Exercise: Return exactly those lines of the material below that fall between the line holding "scientific name: Bos taurus" and the line holding "A: Bos taurus (domestic cow).", inclusive.

Material for this task:
┄┄┄┄┄┄

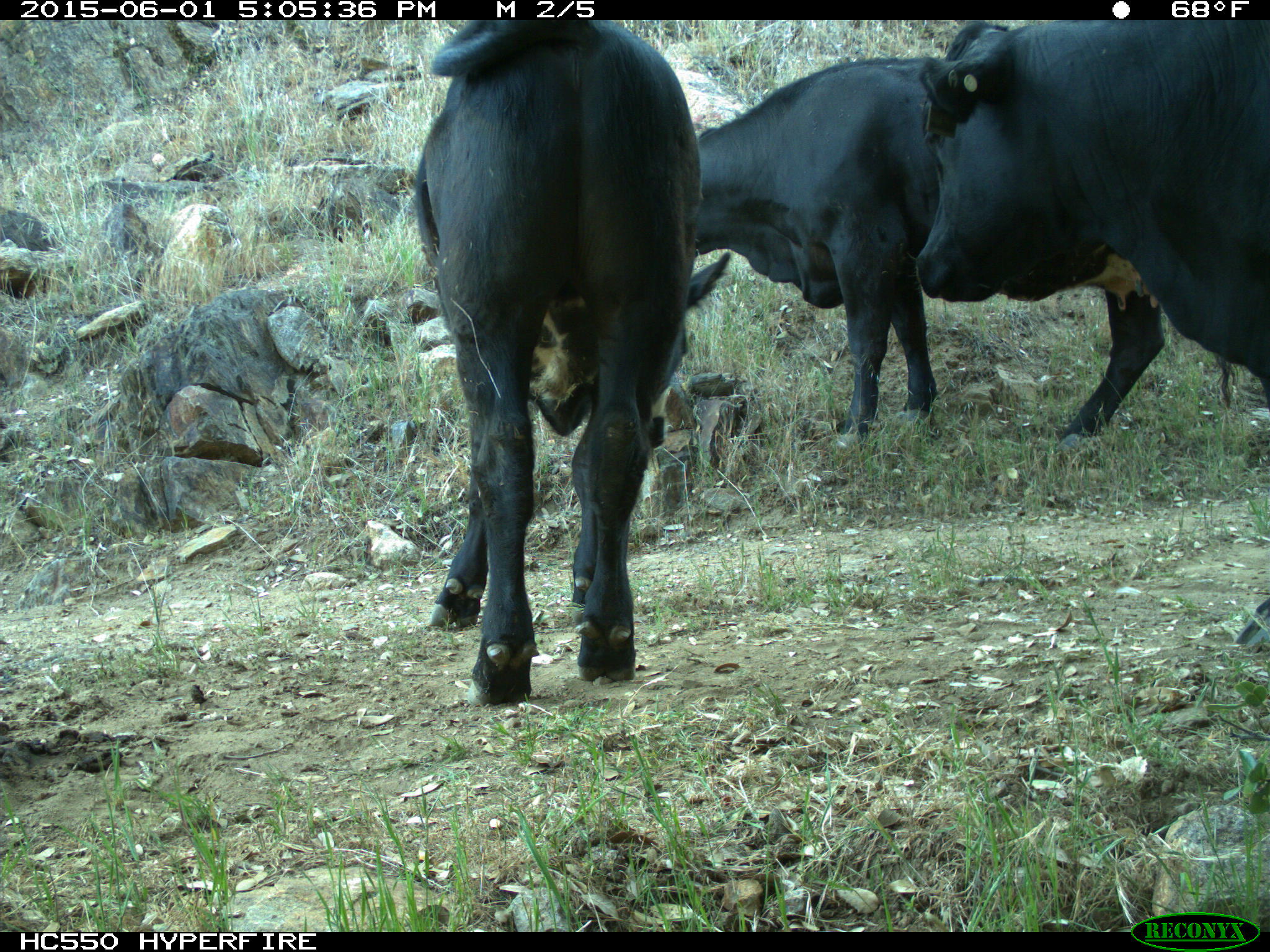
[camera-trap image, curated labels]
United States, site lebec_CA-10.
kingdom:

┄┄┄┄┄┄

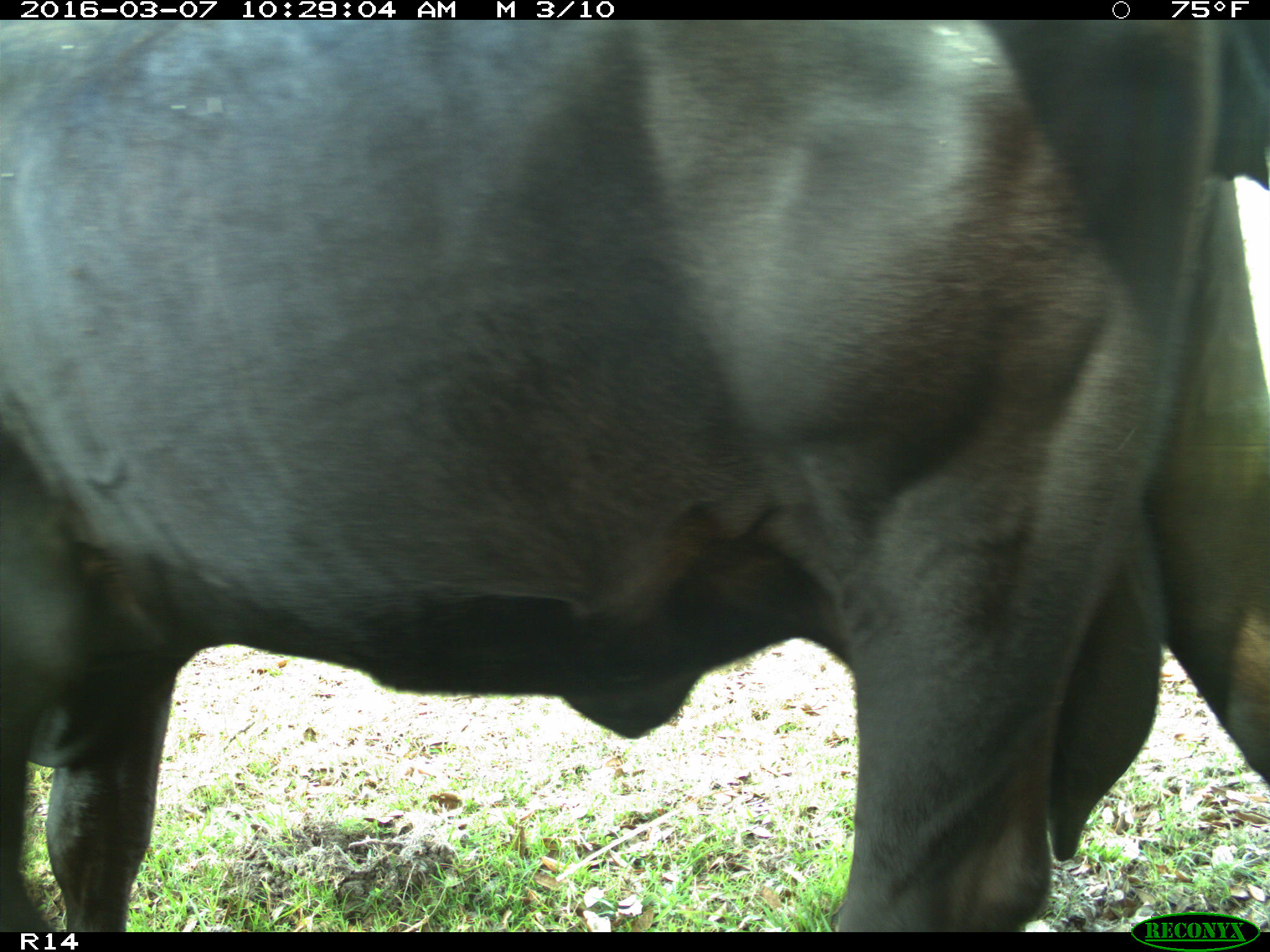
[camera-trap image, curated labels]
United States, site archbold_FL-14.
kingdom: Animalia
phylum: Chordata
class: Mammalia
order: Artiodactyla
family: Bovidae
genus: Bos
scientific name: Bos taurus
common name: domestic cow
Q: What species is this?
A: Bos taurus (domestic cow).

┄┄┄┄┄┄

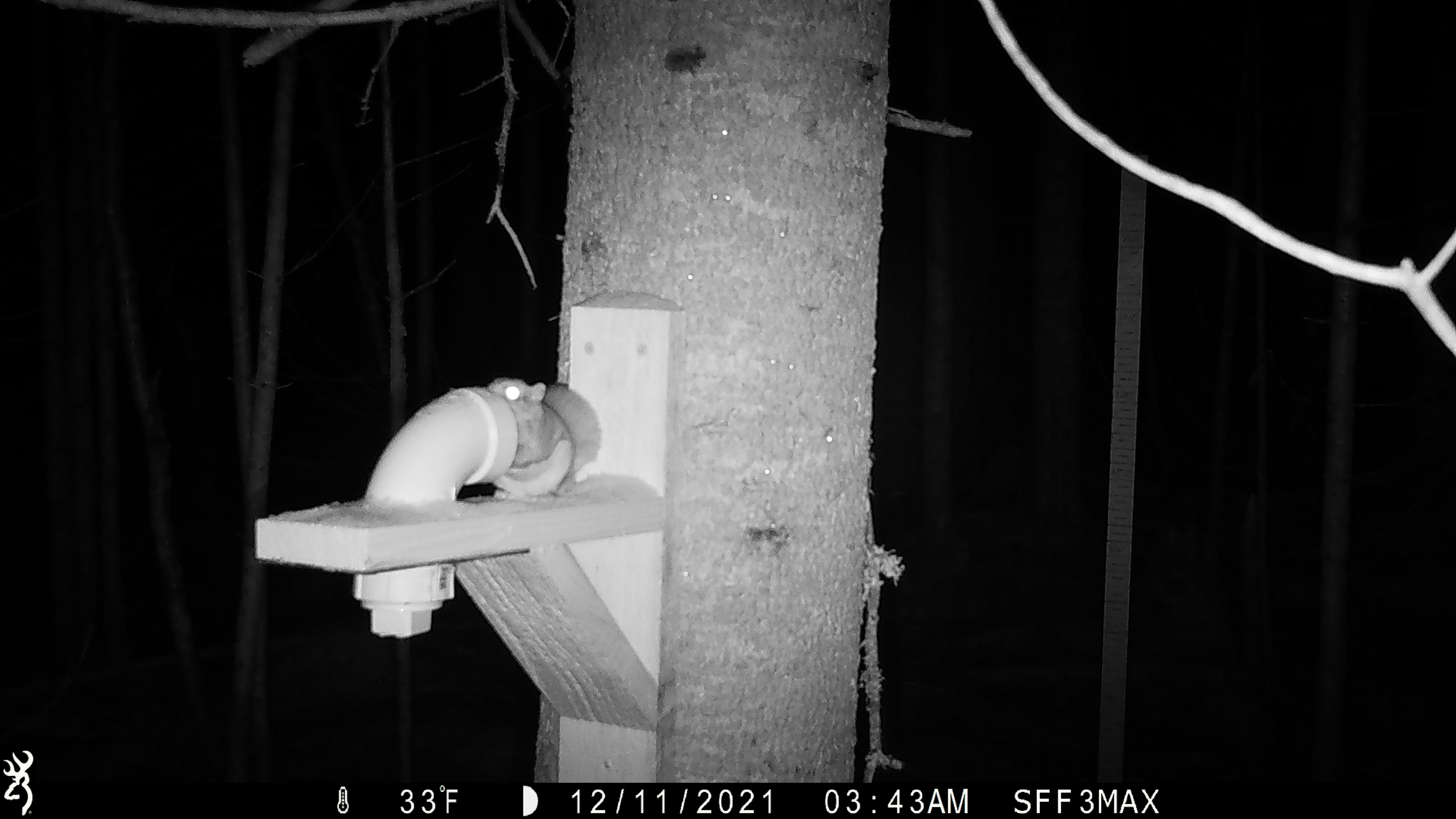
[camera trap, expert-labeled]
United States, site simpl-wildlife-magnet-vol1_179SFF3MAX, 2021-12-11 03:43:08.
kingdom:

┄┄┄┄┄┄

Solution to the exercise:
scientific name: Bos taurus
common name: domestic cow
Q: What species is this?
A: Bos taurus (domestic cow).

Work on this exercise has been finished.